Then I tried it and by golly, it works. I mean, I can work it without much hassle at all. I still chop onions or cabbage or whatnot sometimes, but you can buy frozen veg that do not need chopping and canned beans or bagged lentils, etc that you just pour in there (for canned beans, maybe rinse first). Also, it is one pot and I just clean it each time and it is not too bad (especially because I don't cook with oil). ALSO, you don't have to watch it or worry about it or pay attention to it, it turns off when it is done.

So, I suggest an Instant Pot. And sure, since I don't measure stuff, once in a while clearly I poured too much curry powder or something in there, but otherwise, it is seriously so much easier than I imagined before I actually started using it.
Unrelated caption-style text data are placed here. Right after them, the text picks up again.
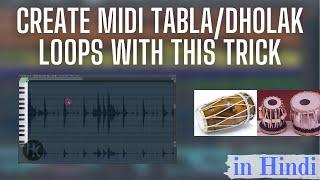 Play Tabla & Dholak midi loops with this easy trick | Fl studio tutorials
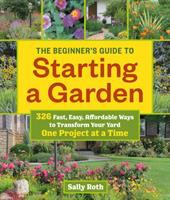 The Beginner's Guide To Starting A Garden : 326 Fast, Easy, Affordable Ways To Transform Your Yard One Project At A Time by Roth, Sally © 2017 (Added: 2/17/17)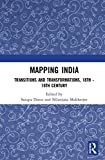Mapping India: Transitions and Transformations, 18th–19th Century
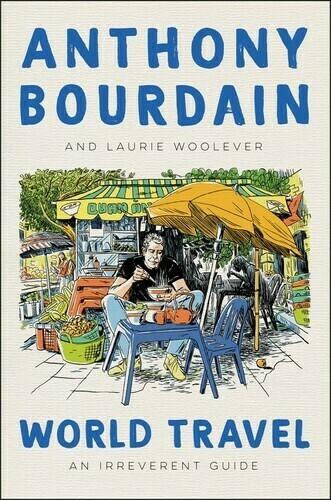 Bourdain, Anthony- World Travel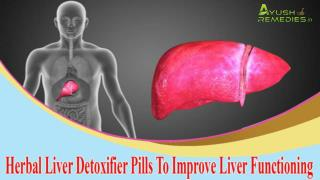 Herbal Liver Detoxifier Pills To Improve Liver Functioning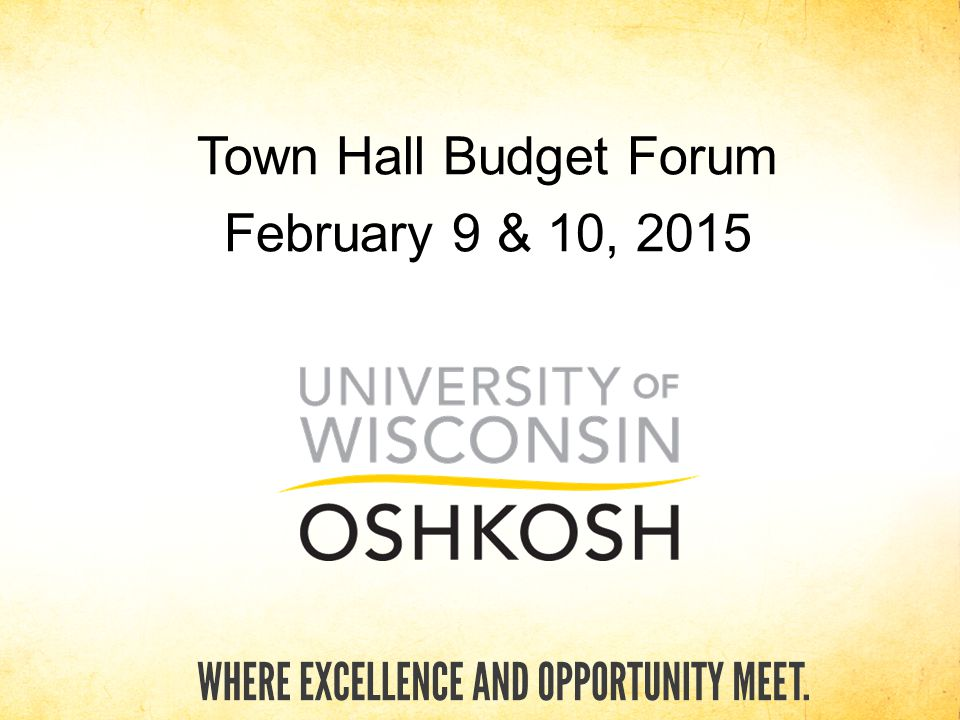 Please hold questions to the end! Town Hall Budget Forum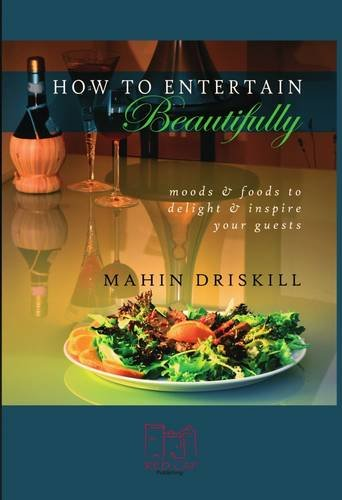 9780956885791: How to Entertain Beautifully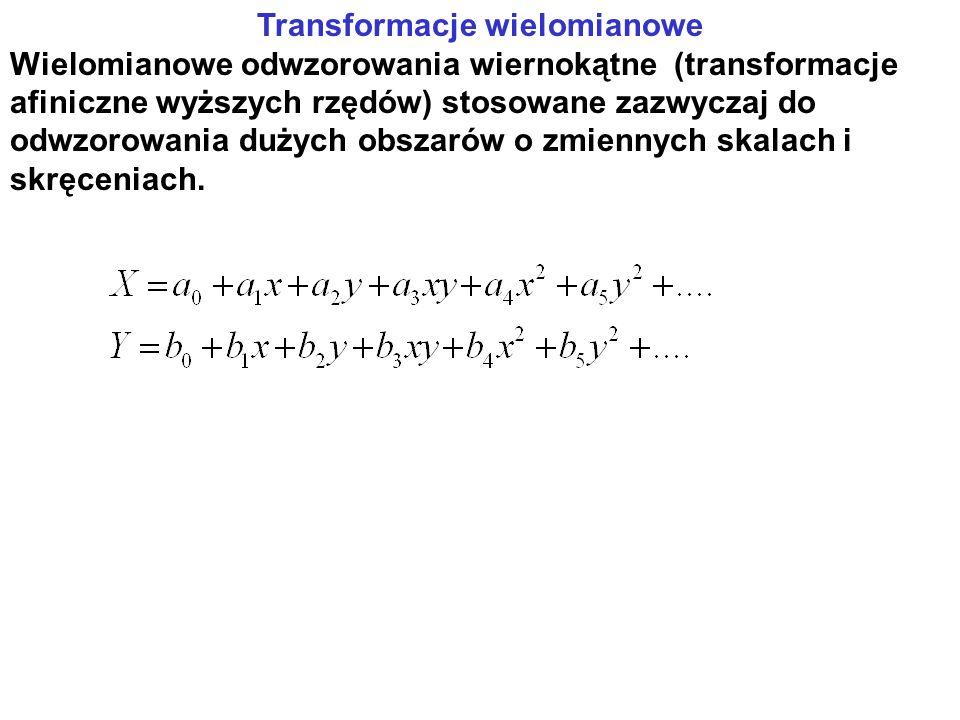 Transformacje wielomianowe Wielomianowe odwzorowania wiernokątne (transformacje afiniczne wyższych rzędów) stosowane zazwyczaj do odwzorowania dużych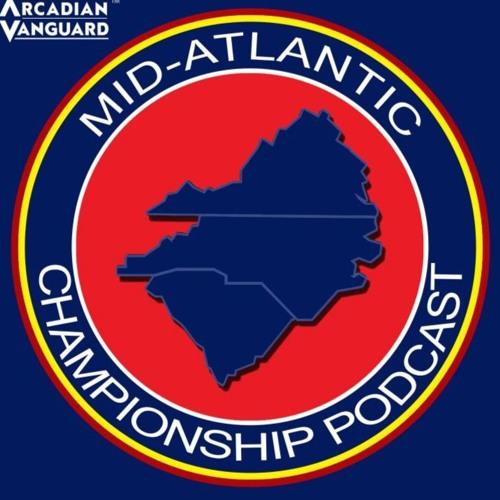 The Mid-Atlantic Championship Podcast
Finally, if you search YouTube for easy Instant Pot Recipes and some ingredient you want to use, you will get plenty of options.
posted by Glinn at 9:04 AM on June 16, 2021 [3 favorites]


Hm, while I understand and respect the people who learned to cook by finding a thing in their fridge and then searching for recipes that is the exact opposite of how I transitioned from "chicken nuggets from a bag are too much work" to "people regularly comment on the complexity of the meals we cook". For me, the block was in the amount of mental overhead that went into planning for meals and then translating that into having the right ingredients on hand and then figuring out the steps needed to make it happen. Ug.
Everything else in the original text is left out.